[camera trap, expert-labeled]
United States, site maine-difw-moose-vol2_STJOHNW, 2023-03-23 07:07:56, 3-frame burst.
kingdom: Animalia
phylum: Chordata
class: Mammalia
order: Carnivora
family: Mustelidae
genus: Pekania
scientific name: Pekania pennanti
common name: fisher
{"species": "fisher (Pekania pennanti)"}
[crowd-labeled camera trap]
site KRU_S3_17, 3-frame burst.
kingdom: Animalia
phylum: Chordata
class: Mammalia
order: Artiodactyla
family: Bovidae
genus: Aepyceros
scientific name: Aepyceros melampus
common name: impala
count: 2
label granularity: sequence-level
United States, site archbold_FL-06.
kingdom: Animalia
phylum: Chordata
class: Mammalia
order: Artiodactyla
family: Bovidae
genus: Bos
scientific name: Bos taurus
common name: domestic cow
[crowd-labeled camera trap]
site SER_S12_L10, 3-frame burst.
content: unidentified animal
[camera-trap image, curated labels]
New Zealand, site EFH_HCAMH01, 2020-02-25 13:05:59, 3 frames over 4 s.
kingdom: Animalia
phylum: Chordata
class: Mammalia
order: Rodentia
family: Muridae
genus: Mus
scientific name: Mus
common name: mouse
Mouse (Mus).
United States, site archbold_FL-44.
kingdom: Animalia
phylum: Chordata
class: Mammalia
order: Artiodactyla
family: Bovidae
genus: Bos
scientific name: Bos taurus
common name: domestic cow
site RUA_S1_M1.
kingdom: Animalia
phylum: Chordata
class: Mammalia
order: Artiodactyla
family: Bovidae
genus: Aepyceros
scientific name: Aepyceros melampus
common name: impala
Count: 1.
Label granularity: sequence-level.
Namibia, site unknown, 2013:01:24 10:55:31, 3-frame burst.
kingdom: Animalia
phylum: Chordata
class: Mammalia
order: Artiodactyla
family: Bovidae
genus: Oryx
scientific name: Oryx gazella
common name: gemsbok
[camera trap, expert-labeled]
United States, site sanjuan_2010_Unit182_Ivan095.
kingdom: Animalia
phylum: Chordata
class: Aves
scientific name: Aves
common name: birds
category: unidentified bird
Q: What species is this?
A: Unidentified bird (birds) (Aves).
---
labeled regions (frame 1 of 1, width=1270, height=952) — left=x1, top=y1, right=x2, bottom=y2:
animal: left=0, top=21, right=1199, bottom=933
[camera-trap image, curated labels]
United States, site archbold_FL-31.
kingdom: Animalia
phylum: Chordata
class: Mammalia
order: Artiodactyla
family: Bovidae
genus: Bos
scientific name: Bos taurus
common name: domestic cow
────────────────
- _Task_:
Give the listing above again, word for word.

- _Result of the task_:
[camera trap, expert-labeled]
United States, site maine-difw-moose-vol2_STJOHNW, 2023-03-23 07:07:56, 3-frame burst.
kingdom: Animalia
phylum: Chordata
class: Mammalia
order: Carnivora
family: Mustelidae
genus: Pekania
scientific name: Pekania pennanti
common name: fisher
{"species": "fisher (Pekania pennanti)"}
[crowd-labeled camera trap]
site KRU_S3_17, 3-frame burst.
kingdom: Animalia
phylum: Chordata
class: Mammalia
order: Artiodactyla
family: Bovidae
genus: Aepyceros
scientific name: Aepyceros melampus
common name: impala
count: 2
label granularity: sequence-level
United States, site archbold_FL-06.
kingdom: Animalia
phylum: Chordata
class: Mammalia
order: Artiodactyla
family: Bovidae
genus: Bos
scientific name: Bos taurus
common name: domestic cow
[crowd-labeled camera trap]
site SER_S12_L10, 3-frame burst.
content: unidentified animal
[camera-trap image, curated labels]
New Zealand, site EFH_HCAMH01, 2020-02-25 13:05:59, 3 frames over 4 s.
kingdom: Animalia
phylum: Chordata
class: Mammalia
order: Rodentia
family: Muridae
genus: Mus
scientific name: Mus
common name: mouse
Mouse (Mus).
United States, site archbold_FL-44.
kingdom: Animalia
phylum: Chordata
class: Mammalia
order: Artiodactyla
family: Bovidae
genus: Bos
scientific name: Bos taurus
common name: domestic cow
site RUA_S1_M1.
kingdom: Animalia
phylum: Chordata
class: Mammalia
order: Artiodactyla
family: Bovidae
genus: Aepyceros
scientific name: Aepyceros melampus
common name: impala
Count: 1.
Label granularity: sequence-level.
Namibia, site unknown, 2013:01:24 10:55:31, 3-frame burst.
kingdom: Animalia
phylum: Chordata
class: Mammalia
order: Artiodactyla
family: Bovidae
genus: Oryx
scientific name: Oryx gazella
common name: gemsbok
[camera trap, expert-labeled]
United States, site sanjuan_2010_Unit182_Ivan095.
kingdom: Animalia
phylum: Chordata
class: Aves
scientific name: Aves
common name: birds
category: unidentified bird
Q: What species is this?
A: Unidentified bird (birds) (Aves).
---
labeled regions (frame 1 of 1, width=1270, height=952) — left=x1, top=y1, right=x2, bottom=y2:
animal: left=0, top=21, right=1199, bottom=933
[camera-trap image, curated labels]
United States, site archbold_FL-31.
kingdom: Animalia
phylum: Chordata
class: Mammalia
order: Artiodactyla
family: Bovidae
genus: Bos
scientific name: Bos taurus
common name: domestic cow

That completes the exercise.